周到上海 2024-01-26 17:31:28 听新闻

责编:吴迪

2015年,国务院发布《关于推进分级诊疗制度建设的指导意见》,提出“基层首诊、双向转诊、急慢分治、上下联动”为目标任务的分级诊疗制度。

将近10年过去了,上海的分级诊疗体系目前架构已建成得比较完整。在去年的呼吸道疾病传染高峰中,作为一级医院的社区卫生服务中心站到第一线,起到为三级医院分流的作用。但如何让广大市民在更广泛的程度上认可“基层首诊”和“急慢分诊”并自觉去执行?这至今仍是个难题。

而在社区卫生服务中心的分流功能不断强大以及三级医院尤其是三甲医院的“虹吸效应”之下,处于“腰部”的二级医院处境日益尴尬。相比有国家“托底”的社区卫生服务中心,二三级医院目前可以享受的国家拨款只占支出的10%左右。因此,二级医院的生存困境一目了然。

在这次两会上,也有不少代表将目光聚焦到分级诊疗的问题上。新闻晨报·周到记者分别采访了来自一二三级医院的两会代表,看看这些年分级诊疗在上海得到了怎样的发展,以及现存的难点和堵点。

分级诊疗·第一级 社区卫生服务中心

·现阶段最大问题是无法吸引更多病人就诊

·向下转诊信息无法打通也是堵点

作为一名社区卫生工作者,市人大代表、黄浦区打浦桥街道社区卫生服务中心主任金迎在近年来的工作中明显体会到,分级诊疗体系在持续推进中正变得越来越完善。而得益于医联体的建立以及一些政策上的加持和设备的完善,打浦桥街道社区卫生服务中心日渐成为更多居民就诊时的首选。

金迎告诉我们,如今各个年龄段的人群在社区卫生中心的就诊率呈上升趋势。“市卫健委做一个数据统计,现在常见病和多发病在社区的就诊率其实已经有38.2%了。同时,家庭医生签约率也已经达到44.36%。”

#### 任务要求:
- a) 原文里说，国务院提出的分级诊疗制度以哪几项为目标任务？请全部列出来。
- b) 根据原文回答下面几个问题：
(i) 国务院是哪一年发布《关于推进分级诊疗制度建设的指导意见》的？
(ii) 二三级医院现在能拿到的国家拨款，大概占支出的多少？
(iii) 按市卫健委的统计，常见病和多发病在社区的就诊率是多少？

#### 待分析数据:
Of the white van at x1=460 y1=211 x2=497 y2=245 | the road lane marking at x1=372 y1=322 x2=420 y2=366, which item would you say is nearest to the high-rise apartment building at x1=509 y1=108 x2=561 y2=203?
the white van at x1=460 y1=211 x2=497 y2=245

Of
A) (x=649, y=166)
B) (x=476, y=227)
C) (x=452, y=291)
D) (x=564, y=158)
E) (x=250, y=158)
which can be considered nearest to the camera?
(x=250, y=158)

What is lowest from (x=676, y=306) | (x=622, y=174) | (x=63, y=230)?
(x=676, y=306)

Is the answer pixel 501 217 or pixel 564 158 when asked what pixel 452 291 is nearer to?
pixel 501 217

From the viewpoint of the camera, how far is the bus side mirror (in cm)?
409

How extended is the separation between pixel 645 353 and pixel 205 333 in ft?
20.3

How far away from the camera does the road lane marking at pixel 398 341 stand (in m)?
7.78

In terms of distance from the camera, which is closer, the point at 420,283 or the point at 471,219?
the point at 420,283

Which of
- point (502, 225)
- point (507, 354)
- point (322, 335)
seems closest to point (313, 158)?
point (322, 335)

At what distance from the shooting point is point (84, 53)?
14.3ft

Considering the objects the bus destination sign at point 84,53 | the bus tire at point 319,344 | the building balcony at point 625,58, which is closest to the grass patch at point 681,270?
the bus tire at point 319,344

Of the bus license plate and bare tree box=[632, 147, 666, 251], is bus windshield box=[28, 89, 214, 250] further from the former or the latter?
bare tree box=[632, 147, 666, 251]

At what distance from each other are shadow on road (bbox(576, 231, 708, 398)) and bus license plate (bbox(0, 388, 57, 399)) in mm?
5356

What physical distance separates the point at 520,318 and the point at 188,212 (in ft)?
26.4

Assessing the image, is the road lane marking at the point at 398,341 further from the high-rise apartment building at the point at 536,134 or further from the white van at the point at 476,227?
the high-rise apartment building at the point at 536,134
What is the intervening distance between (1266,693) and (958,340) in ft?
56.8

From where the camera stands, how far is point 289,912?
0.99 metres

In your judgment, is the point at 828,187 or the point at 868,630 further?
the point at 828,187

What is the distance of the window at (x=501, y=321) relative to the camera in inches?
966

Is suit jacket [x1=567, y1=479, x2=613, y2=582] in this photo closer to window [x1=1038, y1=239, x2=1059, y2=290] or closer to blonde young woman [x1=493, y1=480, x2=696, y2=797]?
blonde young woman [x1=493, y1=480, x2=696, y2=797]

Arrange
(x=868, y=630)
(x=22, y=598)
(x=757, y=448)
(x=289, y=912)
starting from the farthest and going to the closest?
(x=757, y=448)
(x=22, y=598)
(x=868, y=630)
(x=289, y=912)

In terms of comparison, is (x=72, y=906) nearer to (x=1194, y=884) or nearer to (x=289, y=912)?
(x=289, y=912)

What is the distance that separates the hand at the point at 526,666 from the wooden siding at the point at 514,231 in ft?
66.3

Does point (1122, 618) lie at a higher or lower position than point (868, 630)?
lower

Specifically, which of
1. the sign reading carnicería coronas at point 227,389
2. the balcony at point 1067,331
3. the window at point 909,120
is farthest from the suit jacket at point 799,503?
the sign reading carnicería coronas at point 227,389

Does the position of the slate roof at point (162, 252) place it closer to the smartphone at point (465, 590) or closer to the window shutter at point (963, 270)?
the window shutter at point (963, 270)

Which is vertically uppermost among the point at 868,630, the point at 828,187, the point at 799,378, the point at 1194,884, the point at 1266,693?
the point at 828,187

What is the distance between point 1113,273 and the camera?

#### 参考答案:
- a) 基层首诊、双向转诊、急慢分治、上下联动

- b)
(i) 2015年
(ii) 10%左右
(iii) 38.2%